DOCUMENT EXTRACT:
Interleukin-17A Inhibition Diminishes Inflammation and New Bone Formation in Experimental Spondyloarthritis.

Arthritis & rheumatology (Hoboken, N.J.) (2018-11-06)
Melissa N van Tok, Leonie M van Duivenvoorde, Ina Kramer, Peter Ingold, Sabina Pfister, Lukas Roth, Iris C Blijdorp, Marleen G H van de Sande, Joel D Taurog, Frank Kolbinger, Dominique L Baeten
ANOTACE

It remains unclear if and how inflammation and new bone formation in spondyloarthritis (SpA) are coupled. We undertook this study to assess the hypothesis that interleukin-17A (IL-17A) is a pivotal driver of both processes. The effect of tumor necrosis factor (TNF) and IL-17A on osteogenesis was tested in an osteoblastic differentiation assay using SpA fibroblast-like synoviocytes (FLS) differentiated with dexamethasone, β-glycophosphatase, and ascorbic acid. IL-17A blockade was performed in HLA-B27/human β2 -microglobulin (hβ2 m)-transgenic rats, which served as a model for SpA in both prophylactic and therapeutic settings. Inflammation and new bone formation were evaluated by micro-computed tomography imaging, histologic analysis, and gene expression profiling. TNF and IL-17A significantly increased in vitro osteoblastic differentiation. In vivo, prophylactic blockade of IL-17A significantly delayed spondylitis and arthritis development and decreased arthritis severity. Anti-IL-17A treatment was also associated with prevention of bone loss and periosteal new bone formation. Therapeutic targeting of IL-17A after the initial inflammatory insult also significantly reduced axial and peripheral joint inflammation. This treatment was again associated with a marked reduction in spinal and peripheral structural damage, including new bone formation. RNA sequencing of target tissue confirmed that IL-17A is a key driver of the molecular signature of disease in this model and that therapeutic anti-IL-17A treatment reversed the inflammatory signature and the selected gene expression related to bone damage. Both prophylactic and therapeutic inhibition of IL-17A diminished inflammation and new bone formation in HLA-B27/hβ2 m-transgenic rats. Taken together with the ability of IL-17A to promote osteoblastic differentiation of human SpA FLS, these data suggest a direct link between IL-17A-driven inflammation and pathologic new bone formation in SpA.

STORED DATA:
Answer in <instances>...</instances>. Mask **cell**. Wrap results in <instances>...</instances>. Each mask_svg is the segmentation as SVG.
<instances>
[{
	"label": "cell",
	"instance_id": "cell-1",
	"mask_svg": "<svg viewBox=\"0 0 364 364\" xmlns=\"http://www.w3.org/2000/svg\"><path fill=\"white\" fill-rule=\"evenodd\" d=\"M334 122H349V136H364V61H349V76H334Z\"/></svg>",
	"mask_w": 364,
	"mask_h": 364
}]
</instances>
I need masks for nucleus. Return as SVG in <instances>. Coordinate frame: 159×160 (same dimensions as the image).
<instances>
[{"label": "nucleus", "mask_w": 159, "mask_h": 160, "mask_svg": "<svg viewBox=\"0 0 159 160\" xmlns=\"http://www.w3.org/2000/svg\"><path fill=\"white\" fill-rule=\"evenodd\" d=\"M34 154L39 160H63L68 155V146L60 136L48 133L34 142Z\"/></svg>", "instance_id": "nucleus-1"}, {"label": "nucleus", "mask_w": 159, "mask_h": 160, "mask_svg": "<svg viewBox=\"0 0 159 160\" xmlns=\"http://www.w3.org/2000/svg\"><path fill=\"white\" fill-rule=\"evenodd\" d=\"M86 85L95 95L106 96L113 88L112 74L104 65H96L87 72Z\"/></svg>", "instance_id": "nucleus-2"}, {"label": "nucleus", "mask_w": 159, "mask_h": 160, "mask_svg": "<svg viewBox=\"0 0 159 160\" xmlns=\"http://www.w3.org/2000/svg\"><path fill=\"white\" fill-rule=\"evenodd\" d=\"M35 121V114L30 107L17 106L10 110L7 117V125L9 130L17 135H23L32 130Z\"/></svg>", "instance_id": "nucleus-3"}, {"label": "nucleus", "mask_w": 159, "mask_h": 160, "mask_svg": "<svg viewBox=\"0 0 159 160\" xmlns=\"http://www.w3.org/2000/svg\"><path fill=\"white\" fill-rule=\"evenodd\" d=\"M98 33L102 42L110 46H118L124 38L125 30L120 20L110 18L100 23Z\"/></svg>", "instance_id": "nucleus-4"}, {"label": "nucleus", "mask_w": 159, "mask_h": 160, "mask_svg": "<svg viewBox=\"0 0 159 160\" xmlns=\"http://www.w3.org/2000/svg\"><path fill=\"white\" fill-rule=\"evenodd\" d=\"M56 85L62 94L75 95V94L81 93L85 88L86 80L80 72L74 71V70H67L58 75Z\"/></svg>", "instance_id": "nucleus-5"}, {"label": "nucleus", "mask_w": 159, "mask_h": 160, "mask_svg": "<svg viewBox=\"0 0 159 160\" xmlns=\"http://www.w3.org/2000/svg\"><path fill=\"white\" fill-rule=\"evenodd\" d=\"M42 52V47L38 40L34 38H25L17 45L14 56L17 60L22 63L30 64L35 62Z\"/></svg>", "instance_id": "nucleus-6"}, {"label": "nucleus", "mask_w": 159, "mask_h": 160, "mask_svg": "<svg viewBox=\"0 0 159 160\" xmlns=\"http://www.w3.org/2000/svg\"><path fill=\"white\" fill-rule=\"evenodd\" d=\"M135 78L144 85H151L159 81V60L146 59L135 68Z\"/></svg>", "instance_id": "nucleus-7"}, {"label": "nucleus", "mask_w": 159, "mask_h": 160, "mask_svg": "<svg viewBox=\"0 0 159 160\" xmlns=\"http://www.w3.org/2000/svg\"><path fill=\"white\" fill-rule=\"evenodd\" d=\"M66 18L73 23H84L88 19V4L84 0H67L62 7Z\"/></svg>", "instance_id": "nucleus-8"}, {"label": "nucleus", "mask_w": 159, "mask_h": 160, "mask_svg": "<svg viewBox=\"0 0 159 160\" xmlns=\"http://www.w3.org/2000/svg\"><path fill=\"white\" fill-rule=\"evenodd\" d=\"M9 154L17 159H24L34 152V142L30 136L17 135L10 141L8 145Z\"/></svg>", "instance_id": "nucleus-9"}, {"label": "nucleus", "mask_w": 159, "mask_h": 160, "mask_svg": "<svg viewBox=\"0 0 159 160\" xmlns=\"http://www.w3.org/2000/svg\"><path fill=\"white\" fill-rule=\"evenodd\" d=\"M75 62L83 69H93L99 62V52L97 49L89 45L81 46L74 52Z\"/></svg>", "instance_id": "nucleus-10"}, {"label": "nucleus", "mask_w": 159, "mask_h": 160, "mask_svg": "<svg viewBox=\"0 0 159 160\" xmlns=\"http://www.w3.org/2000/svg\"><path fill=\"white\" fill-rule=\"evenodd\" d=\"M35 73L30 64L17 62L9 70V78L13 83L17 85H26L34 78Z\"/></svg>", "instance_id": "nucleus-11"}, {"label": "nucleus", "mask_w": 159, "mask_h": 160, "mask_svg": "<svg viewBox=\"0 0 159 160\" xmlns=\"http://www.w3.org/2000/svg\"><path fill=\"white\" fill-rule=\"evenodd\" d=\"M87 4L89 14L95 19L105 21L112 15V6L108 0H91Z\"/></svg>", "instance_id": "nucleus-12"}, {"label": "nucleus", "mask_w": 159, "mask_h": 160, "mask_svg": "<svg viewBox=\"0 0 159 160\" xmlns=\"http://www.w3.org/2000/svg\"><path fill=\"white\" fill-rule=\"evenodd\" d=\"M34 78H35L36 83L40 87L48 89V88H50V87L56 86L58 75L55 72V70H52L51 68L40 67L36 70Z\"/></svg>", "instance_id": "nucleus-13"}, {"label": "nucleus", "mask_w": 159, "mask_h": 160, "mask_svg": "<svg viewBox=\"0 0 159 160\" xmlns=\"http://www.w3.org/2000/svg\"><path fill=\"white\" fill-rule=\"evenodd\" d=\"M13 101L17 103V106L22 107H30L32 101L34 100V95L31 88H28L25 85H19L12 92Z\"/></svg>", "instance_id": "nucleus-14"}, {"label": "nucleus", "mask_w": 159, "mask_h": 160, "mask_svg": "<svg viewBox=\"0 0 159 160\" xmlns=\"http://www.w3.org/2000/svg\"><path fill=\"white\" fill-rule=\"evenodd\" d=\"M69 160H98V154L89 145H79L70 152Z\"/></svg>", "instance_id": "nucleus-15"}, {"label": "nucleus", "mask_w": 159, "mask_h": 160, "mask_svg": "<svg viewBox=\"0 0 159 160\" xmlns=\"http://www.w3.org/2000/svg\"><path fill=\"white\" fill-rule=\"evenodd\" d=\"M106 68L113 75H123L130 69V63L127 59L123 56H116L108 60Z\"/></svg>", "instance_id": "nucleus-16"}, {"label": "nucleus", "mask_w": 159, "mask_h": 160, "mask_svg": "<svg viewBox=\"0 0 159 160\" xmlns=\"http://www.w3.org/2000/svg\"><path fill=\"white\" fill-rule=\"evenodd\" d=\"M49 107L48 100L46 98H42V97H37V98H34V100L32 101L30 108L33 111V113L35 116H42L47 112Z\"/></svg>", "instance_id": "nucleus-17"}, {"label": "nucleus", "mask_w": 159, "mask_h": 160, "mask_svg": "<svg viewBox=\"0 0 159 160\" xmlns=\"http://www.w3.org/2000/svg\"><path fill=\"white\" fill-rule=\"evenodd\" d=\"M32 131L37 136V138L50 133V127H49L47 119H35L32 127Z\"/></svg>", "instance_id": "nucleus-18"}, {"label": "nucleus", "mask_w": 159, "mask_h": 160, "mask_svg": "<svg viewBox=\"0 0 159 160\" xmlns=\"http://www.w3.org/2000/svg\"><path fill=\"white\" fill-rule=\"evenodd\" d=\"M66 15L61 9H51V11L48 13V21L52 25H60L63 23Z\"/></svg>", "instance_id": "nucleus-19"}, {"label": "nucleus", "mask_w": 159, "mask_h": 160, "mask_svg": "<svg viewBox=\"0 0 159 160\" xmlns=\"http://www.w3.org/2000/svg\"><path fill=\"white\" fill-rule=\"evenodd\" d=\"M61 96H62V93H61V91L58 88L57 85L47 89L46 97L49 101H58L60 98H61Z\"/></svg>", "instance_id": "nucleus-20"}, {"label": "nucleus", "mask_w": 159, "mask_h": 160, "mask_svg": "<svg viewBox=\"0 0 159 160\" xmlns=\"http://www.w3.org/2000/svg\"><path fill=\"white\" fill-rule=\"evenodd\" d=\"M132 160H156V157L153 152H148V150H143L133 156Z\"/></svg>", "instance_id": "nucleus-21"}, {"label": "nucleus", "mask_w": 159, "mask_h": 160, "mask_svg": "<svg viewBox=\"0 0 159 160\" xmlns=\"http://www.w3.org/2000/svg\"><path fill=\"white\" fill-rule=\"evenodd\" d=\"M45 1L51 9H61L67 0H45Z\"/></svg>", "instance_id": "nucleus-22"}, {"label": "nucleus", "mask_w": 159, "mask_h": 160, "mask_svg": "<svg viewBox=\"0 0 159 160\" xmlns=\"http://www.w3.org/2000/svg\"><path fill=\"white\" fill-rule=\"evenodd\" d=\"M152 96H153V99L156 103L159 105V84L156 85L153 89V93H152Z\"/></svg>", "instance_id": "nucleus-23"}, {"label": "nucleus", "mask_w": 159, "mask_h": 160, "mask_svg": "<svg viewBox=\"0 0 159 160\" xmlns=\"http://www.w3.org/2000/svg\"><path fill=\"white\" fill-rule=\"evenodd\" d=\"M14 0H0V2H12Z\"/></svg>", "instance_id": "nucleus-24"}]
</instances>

REQUIRED ACTION A: Decide whether each statement below agrees with the abstract on IL-17A inhibition, answering yes or no and quoting the words of the abstract that decide it. (i) The in vitro osteoblastic differentiation assay used SpA fibroblast-like synoviocytes. (ii) Prophylactic blockade of IL-17A increased arthritis severity. (iii) Inflammation and new bone formation were evaluated only by histologic analysis.
REQUIRED ACTION B: From the abstract on IL-17A inhibition, write out the passage that begins at the words "Interleukin-17A Inhibition Diminishes" and stops after the words "(Hoboken, N.J.) (2018-11-06)".

OUTPUT A:
(i) Yes: "in an osteoblastic differentiation assay using SpA fibroblast-like synoviocytes (FLS)"
(ii) No: "prophylactic blockade of IL-17A significantly delayed spondylitis and arthritis development and decreased arthritis severity"
(iii) No: "Inflammation and new bone formation were evaluated by micro-computed tomography imaging, histologic analysis, and gene expression profiling"

OUTPUT B:
Interleukin-17A Inhibition Diminishes Inflammation and New Bone Formation in Experimental Spondyloarthritis.

Arthritis & rheumatology (Hoboken, N.J.) (2018-11-06)